[Texto em análise]:

○ ○ ○

Em Foco 1509

Sophia, que morreu ontem nos EUA, sensibilizou milhares de internautas; ela e sua família serão lembradas como inspiração de luta pela vida.

Silvia Bessa (texto)

A bonequinha que mobilizou o Brasil se foi ontem. Morreu após uma parada cardíaca em Miami, nos Estados Unidos. Resistiu com bravura e deixou uma “lição de força, união e fé”, como diz a nota de falecimento publicada na página oficial “Ajude a Sofia” no Facebook e como repetiam desconhecidos em todo o país desde que a notícia foi divulgada. “Lutar com você e por você foi uma honra”, encerrava o texto. Afora o imenso pesar, longe de ser narrável, as conquistas de Sophia Gonçalves de Lacerda, de 1 ano e oito meses, e da família dela servirão de referência daqui para frente no Brasil. Em meio à tristeza que comoveu milhares de internautas nessa segunda-feira, esse é um viés que vale a ênfase como pequeno consolo à grande perda de uma vida. De um filho.
Portadora da síndrome de Bardon, doença raríssima que impedia o funcionamento de vários órgãos do sistema digestivo e que exigiu um transplante múltiplo de estômago, fígado, pâncreas e intestinos delgado e grosso, a menina sorridente, de pele alva e cabelos pretinhos conseguiu comover e envolver dezenas de milhares de pessoas nas redes sociais da internet. Sem recursos financeiros, moradores de Votorantim (interior de São Paulo), os pais Patrícia e Gilson lançaram uma campanha nas redes sociais quando Sophia tinha dois meses. Pediam recursos com o objetivo de financiar o tratamento da filha no exterior. Narraram com frequência a evolução da menina, chamada por eles de “bonequinha”, e ganharam simpatizantes e apoiadores. Bem-sucedida, a mobilização representava o estímulo contrário àquele comentário ouvido pela mãe quando a bebê nasceu, de uma médica que disse: “Aproveita, mãe, pois ela só tem uma semana (…)”.

○ ○ ○

[Dados brutos]:
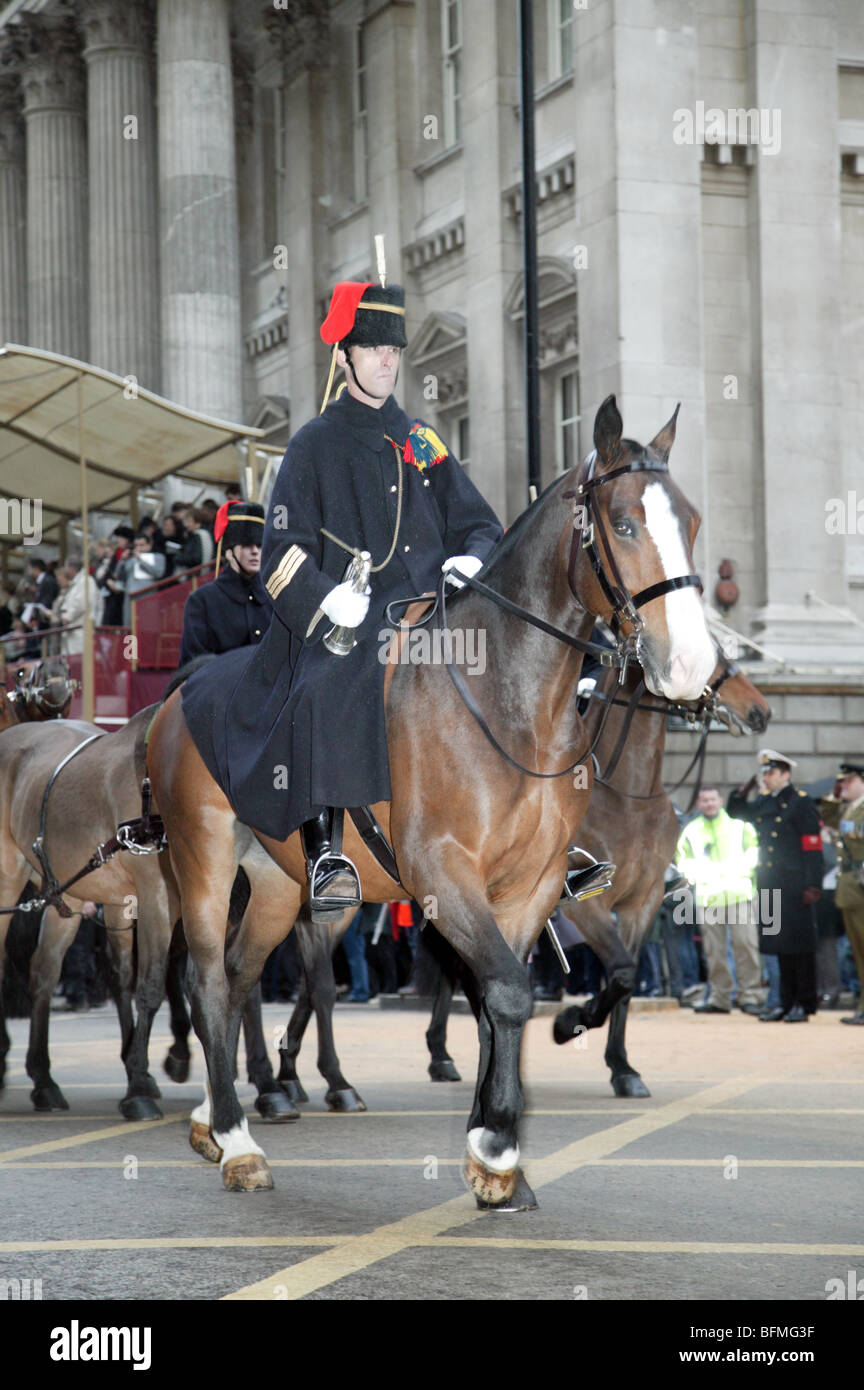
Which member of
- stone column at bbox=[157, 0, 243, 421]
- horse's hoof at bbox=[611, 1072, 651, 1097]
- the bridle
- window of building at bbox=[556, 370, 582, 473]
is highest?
stone column at bbox=[157, 0, 243, 421]

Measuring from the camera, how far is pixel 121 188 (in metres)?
34.1

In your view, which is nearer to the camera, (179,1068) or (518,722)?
(518,722)

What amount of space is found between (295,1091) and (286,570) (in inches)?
172

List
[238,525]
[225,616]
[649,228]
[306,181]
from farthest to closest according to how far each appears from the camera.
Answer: [306,181] → [649,228] → [238,525] → [225,616]

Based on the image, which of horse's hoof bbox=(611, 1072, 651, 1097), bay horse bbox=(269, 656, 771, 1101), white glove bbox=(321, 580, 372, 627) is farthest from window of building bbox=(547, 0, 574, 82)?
white glove bbox=(321, 580, 372, 627)

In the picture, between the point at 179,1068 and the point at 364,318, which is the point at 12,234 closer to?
the point at 179,1068

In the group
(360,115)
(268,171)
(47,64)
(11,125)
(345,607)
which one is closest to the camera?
(345,607)

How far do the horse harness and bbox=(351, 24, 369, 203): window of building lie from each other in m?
23.9

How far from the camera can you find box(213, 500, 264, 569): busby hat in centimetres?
984

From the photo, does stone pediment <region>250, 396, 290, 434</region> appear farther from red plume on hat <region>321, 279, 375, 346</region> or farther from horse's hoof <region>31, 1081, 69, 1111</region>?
red plume on hat <region>321, 279, 375, 346</region>

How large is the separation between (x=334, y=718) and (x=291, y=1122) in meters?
3.54

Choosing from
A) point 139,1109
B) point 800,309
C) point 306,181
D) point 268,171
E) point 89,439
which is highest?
point 268,171

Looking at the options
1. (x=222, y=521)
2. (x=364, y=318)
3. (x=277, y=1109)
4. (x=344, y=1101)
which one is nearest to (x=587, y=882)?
(x=364, y=318)

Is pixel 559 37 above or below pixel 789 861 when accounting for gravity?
above
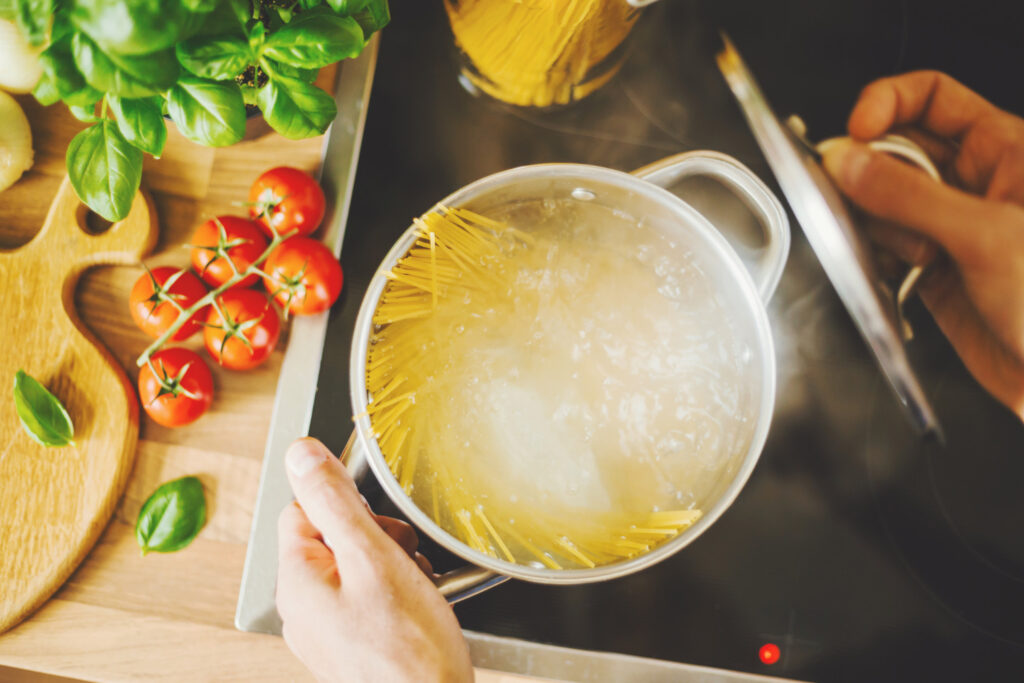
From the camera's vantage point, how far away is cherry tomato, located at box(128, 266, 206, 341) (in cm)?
60

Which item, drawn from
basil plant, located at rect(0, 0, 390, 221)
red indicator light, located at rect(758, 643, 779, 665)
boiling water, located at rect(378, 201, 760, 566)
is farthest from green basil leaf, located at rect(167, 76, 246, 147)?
red indicator light, located at rect(758, 643, 779, 665)

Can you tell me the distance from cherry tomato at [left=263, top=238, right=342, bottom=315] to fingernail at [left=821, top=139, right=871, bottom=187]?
497 mm

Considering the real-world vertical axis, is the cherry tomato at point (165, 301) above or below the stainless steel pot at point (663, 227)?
below

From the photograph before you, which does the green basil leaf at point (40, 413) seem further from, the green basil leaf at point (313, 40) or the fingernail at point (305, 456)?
the green basil leaf at point (313, 40)

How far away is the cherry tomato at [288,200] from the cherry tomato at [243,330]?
3.0 inches

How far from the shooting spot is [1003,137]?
25.1 inches

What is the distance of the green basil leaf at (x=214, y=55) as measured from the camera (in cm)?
42

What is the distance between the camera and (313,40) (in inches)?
17.6

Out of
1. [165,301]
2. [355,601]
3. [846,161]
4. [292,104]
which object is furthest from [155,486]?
[846,161]

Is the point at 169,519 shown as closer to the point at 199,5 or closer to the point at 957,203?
the point at 199,5

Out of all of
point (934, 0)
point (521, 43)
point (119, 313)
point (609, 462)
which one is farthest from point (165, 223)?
point (934, 0)

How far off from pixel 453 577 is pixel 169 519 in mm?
283

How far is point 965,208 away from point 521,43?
442mm

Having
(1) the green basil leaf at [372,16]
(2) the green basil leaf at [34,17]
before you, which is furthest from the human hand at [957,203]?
(2) the green basil leaf at [34,17]
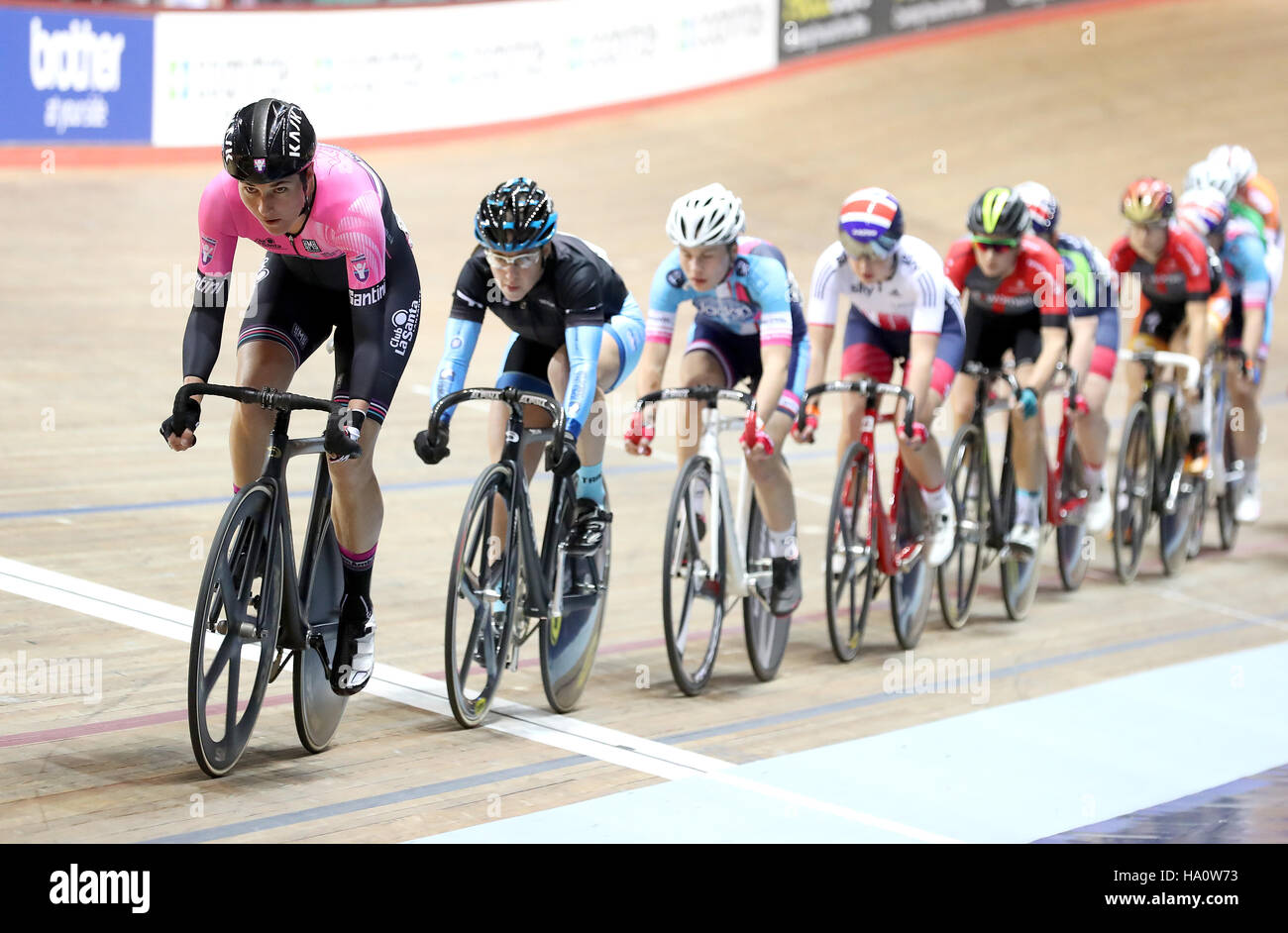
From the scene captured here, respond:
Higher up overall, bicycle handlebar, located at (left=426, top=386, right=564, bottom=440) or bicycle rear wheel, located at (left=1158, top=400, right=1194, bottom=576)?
bicycle handlebar, located at (left=426, top=386, right=564, bottom=440)

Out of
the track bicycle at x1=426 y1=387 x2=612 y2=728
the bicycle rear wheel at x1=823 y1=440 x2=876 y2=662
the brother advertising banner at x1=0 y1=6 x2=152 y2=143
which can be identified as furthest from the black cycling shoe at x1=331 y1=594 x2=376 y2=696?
the brother advertising banner at x1=0 y1=6 x2=152 y2=143

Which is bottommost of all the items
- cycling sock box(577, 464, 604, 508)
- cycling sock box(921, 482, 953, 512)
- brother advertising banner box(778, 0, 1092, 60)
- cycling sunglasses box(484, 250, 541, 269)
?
cycling sock box(921, 482, 953, 512)

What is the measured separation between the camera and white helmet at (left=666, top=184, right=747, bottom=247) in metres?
4.30

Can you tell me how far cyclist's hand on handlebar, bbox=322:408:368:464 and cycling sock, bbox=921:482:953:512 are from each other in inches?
95.6

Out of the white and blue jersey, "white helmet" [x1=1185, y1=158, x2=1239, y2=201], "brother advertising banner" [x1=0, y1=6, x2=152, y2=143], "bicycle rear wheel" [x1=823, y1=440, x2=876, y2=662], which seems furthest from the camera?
"brother advertising banner" [x1=0, y1=6, x2=152, y2=143]

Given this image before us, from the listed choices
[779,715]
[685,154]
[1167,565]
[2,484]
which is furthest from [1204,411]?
[685,154]

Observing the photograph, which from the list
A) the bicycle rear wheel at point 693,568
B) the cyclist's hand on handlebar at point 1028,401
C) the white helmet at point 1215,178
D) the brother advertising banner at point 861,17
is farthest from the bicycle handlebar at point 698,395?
the brother advertising banner at point 861,17

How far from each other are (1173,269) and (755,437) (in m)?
3.16

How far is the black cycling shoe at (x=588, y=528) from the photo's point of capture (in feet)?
13.6

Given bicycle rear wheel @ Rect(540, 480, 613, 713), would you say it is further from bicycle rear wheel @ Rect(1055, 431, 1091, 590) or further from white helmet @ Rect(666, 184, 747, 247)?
bicycle rear wheel @ Rect(1055, 431, 1091, 590)

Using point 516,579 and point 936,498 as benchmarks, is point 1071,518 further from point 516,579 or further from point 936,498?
point 516,579

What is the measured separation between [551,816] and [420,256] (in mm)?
7918

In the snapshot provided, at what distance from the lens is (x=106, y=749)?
3.55 metres

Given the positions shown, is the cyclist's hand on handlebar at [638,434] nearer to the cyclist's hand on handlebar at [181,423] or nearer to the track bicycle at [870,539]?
the track bicycle at [870,539]
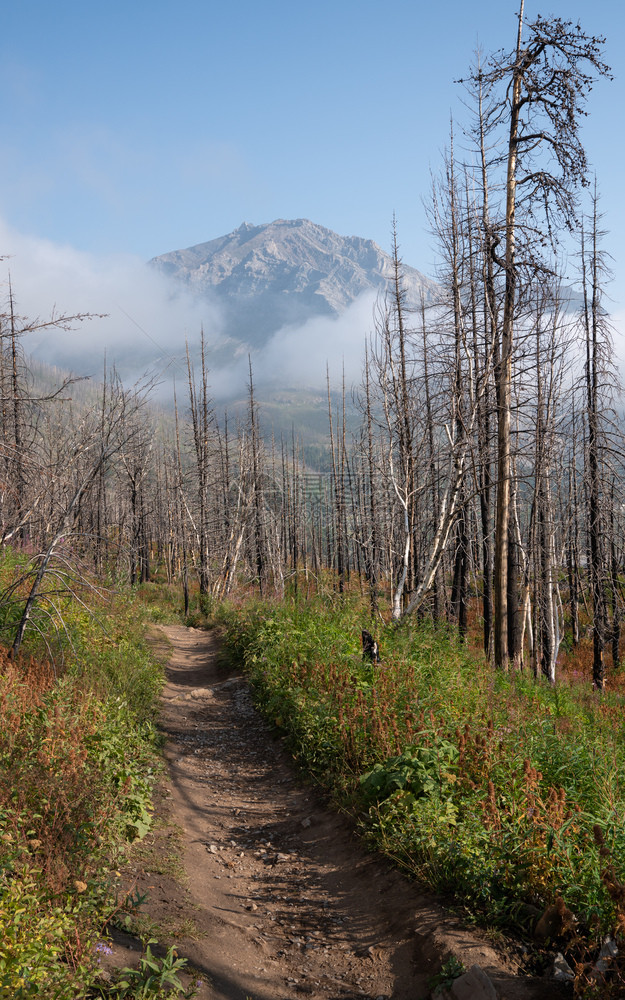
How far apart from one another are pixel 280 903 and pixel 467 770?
1844 mm

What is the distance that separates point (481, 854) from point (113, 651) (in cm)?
673

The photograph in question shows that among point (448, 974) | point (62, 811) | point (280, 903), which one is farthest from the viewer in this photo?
point (280, 903)

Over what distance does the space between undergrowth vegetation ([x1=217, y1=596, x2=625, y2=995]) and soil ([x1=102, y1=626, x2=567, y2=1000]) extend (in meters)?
0.27

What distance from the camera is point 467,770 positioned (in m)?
4.92

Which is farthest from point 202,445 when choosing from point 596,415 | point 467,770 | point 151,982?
point 151,982

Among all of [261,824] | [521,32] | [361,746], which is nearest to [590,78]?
[521,32]

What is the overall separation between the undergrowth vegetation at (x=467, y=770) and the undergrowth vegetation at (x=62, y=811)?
2029mm

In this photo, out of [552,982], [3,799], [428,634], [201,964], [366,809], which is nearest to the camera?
[552,982]

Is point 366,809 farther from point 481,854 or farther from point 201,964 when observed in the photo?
point 201,964

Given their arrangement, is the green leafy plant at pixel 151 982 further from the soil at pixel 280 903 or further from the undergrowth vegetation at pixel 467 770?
the undergrowth vegetation at pixel 467 770

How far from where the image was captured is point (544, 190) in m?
8.45

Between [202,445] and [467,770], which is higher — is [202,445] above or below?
above

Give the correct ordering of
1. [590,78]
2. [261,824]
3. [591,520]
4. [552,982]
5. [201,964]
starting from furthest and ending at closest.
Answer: [591,520] < [590,78] < [261,824] < [201,964] < [552,982]

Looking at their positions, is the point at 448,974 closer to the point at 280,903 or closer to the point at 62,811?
the point at 280,903
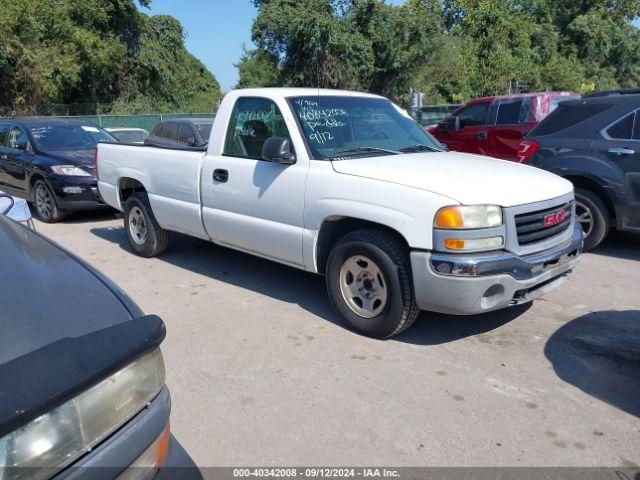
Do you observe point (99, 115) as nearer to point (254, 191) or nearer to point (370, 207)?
point (254, 191)

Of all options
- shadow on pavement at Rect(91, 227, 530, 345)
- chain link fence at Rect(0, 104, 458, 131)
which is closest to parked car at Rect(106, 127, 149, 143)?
shadow on pavement at Rect(91, 227, 530, 345)

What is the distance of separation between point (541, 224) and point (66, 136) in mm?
8610

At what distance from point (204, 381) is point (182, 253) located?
3461mm

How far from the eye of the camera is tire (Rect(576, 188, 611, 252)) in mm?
6605

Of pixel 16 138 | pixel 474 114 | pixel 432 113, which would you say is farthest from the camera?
pixel 432 113

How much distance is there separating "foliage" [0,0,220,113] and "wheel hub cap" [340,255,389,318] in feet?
75.0

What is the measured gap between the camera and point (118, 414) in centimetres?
194

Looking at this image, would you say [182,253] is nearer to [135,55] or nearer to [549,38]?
[135,55]

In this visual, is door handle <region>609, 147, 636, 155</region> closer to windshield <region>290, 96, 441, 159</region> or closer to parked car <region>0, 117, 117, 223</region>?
windshield <region>290, 96, 441, 159</region>

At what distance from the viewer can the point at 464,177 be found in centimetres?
418

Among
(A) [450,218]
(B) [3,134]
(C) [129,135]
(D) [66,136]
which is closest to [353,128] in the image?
(A) [450,218]

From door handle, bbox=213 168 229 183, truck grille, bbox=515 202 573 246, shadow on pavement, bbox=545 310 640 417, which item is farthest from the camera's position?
door handle, bbox=213 168 229 183

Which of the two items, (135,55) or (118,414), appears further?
(135,55)

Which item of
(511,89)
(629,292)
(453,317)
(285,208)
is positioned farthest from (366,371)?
(511,89)
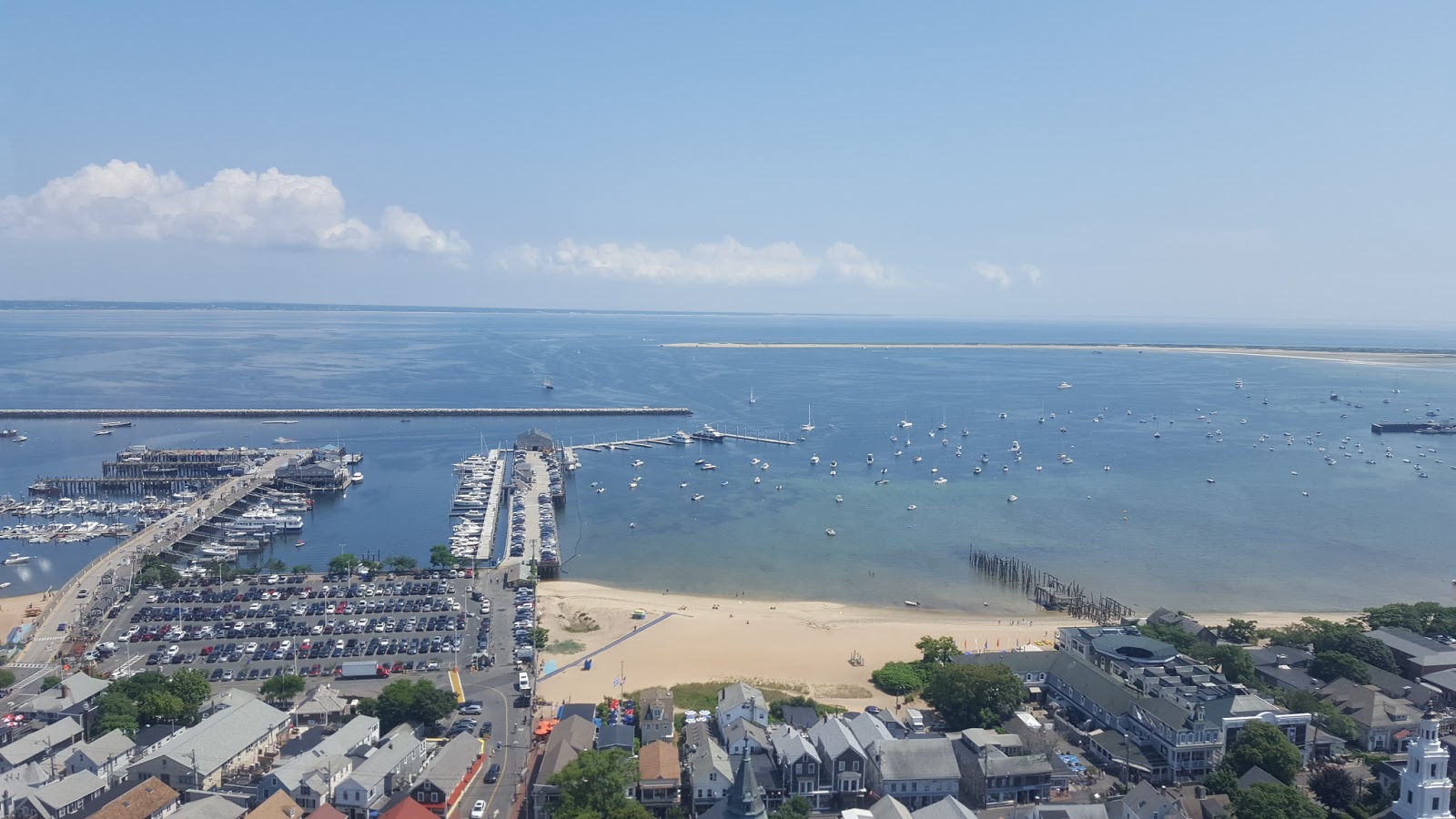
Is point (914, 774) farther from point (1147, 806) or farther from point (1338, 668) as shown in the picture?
point (1338, 668)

○ ○ ○

[Tarefa proposta]: Escreva a continuação do texto sobre Sophia, começando logo depois do último parágrafo. Os dados não têm relação com o texto sobre Sophia.

[Resposta da tarefa]:
A participação dos internautas – financeiramente ou emocionalmente – se deu como primeiro grande avanço. A campanha serviu de ajuda e ajudou a outros. “A Sophia foi uma inspiração para todos”, disse Jacyanne Lira Góis, em um depoimento emocionado no qual fala que ler a história da menina lhe dava forças e lhe fazia acreditar na melhoria da saúde do bebê que esperava, o Davi.
Na sequência da movimentação, veio a notícia de uma ação em favor de Sophia: o governo federal foi obrigado a pagar em junho do ano passado R$ 2,2 milhões para custear o transplante multivisceral dela no exterior. Foi uma vitória jurídica representativa porque ações semelhantes por vezes se baseiam em exemplos anteriores para conseguir êxito, o que faz crer que a batalha de Sophia tende a ser citada em casos de outros pacientes crônicos necessitados de suporte financeiro. Isso em nada tem a ver com a morte da pequena porque à União cabe dar condições para que os brasileiros lutem pela vida.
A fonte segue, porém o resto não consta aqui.